Cross Region Replication
Our data-model includes many relations between users and the objects they create or interact with. Eventually users are deleted, and they need to be detached from the records they created, or those records need to be destroyed. Before sentry became a multi-region application, we relied on a mixture of Django callbacks, and postgres constraints to cascade deletions. However, in a multi-region state we arent't able to rely on these anymore as Users are in Control Silo and many of the objects they interact with are in the various Region Silos.
HybridCloud Foreign Keys
Like ForeignKey
the HybridCloudForeignKey
field provides relational cascade semantics to the application. Usage of HybridCloudForeignKey
is very similar to the standard ForeignKey
:
@region_silo_model
class GroupHistory(Model):
organization = FlexibleForeignKey("sentry.Organization", db_constraint=False)
group = FlexibleForeignKey("sentry.Group", db_constraint=False)
project = FlexibleForeignKey("sentry.Project", db_constraint=False)
release = FlexibleForeignKey("sentry.Release", null=True, db_constraint=False)
user_id = HybridCloudForeignKey(settings.AUTH_USER_MODEL, null=True, on_delete="SET_NULL")
HybridCloudForeignKey
supports the same on_delete
and db_index
options that
FlexibleForeignKey
does, however cascade operations are eventually consistent
Tombstones
Tracking the absence of a record is complicated. It is far simpler to track the presence of another object. When a cross region resource (like a user) is deleted we create and propagate a marker of what once was aka a Tombstone. The presence of a tombstone is used to cleanup data that was previously related now deceased record.
Tombstones have a few properties:
id
a monotonic integer that increases as new tombstones are received.table_name
The table the tombstone is for.object_identifier
The record that has been removed.
With these properties we can reconcile a record's removal with data removals in another region.
Tombstone Workflow
User, Organization, and Membership deletions are the most common form of cross region deletions that leverage tombstones. Our implementation of tombstones is powered by Outbox es to reliably and eventually propagate changes to other regions.
The flow for removing a user is
In step 5 and 6 of the above diagram we reconcile the tombstone changes with the rest of the data in the region. Tombstones needs to be reconciled for each relation that the removed record had. For example, removing a user will:
- Delete the user’s saved searches, dashboards, and more using the
CASCADE
action. - Null out the user’s in alert rules, releases and more using the
SET NULL
action.
Tombstone Reconciliation
For each model that has a HybridCloudForeignKey
we have an arbitrary amount of data to process. Furthermore, due to eventual consistency it is possible for us to receive new records referencing a deleted entity after an entity has been deleted.
To account for this inherit eventual consistency we maintain a set of ‘watermark’ for each relation. Watermarks can be incremented in batches and progress can be made on each relation in isolation.
For each relationship that the application has to a tombstoned model we do the following:
- Get the current watermark for the relationship. A watermark consists of the last fully processed record + transaction identifier.
- If the current tombstone still has rows referencing it, process another batch of deletions. Deletions can take the form of additional scheduled background deletion, or bulk update queries for the
SET NULL
action. - If the current tombstone has been fully processed, advance the tombstone watermark so that subsequent tombstones are processed.
- Repeat steps 1-3 until all tombstones have been processed.

> **The data**
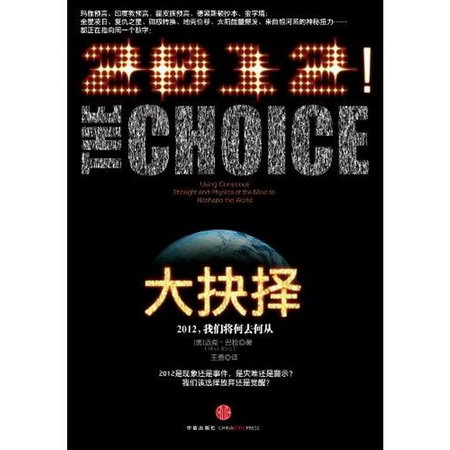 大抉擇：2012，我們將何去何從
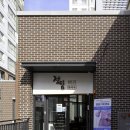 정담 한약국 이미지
---
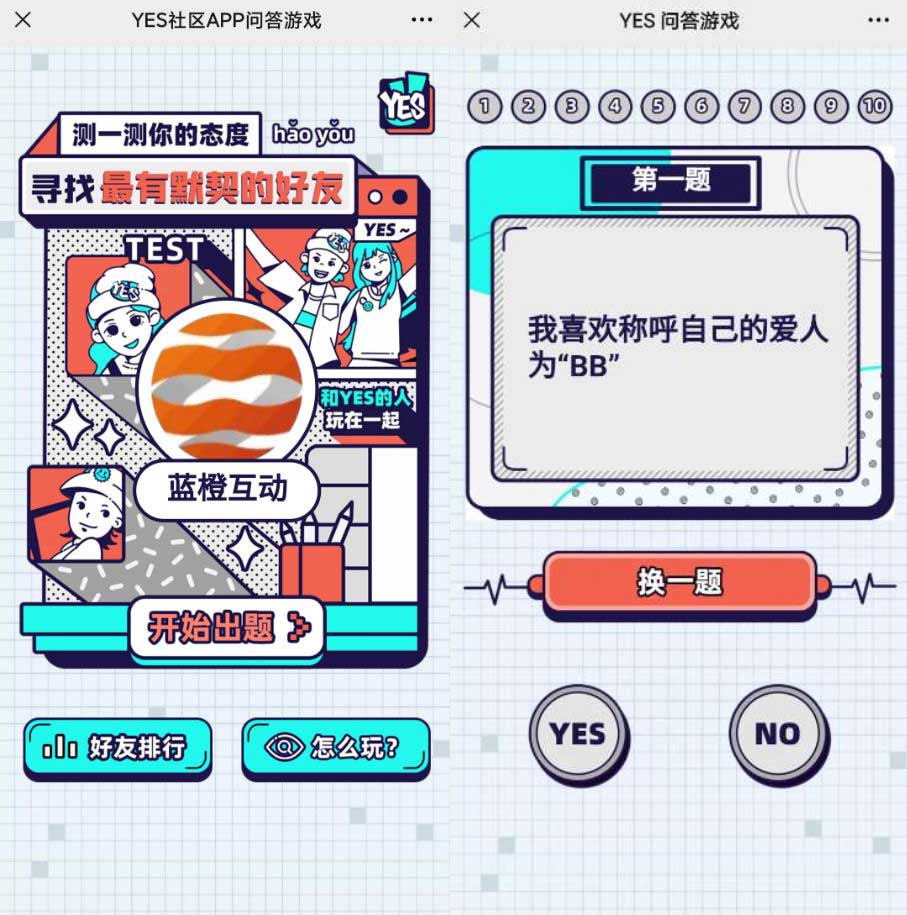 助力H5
* * *
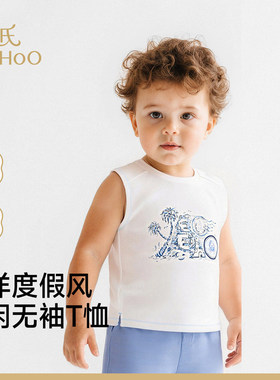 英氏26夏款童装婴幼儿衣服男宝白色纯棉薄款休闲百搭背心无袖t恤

> **Exercise aim**
Could you retype the cross-region replication text word for word, starting with "- If the current tombstone still" and going on through "tombstones are processed."? Work only from the cross-region replication text; the rows play no part.

> **Problem solution**
- If the current tombstone still has rows referencing it, process another batch of deletions. Deletions can take the form of additional scheduled background deletion, or bulk update queries for the
SET NULL
action. - If the current tombstone has been fully processed, advance the tombstone watermark so that subsequent tombstones are processed.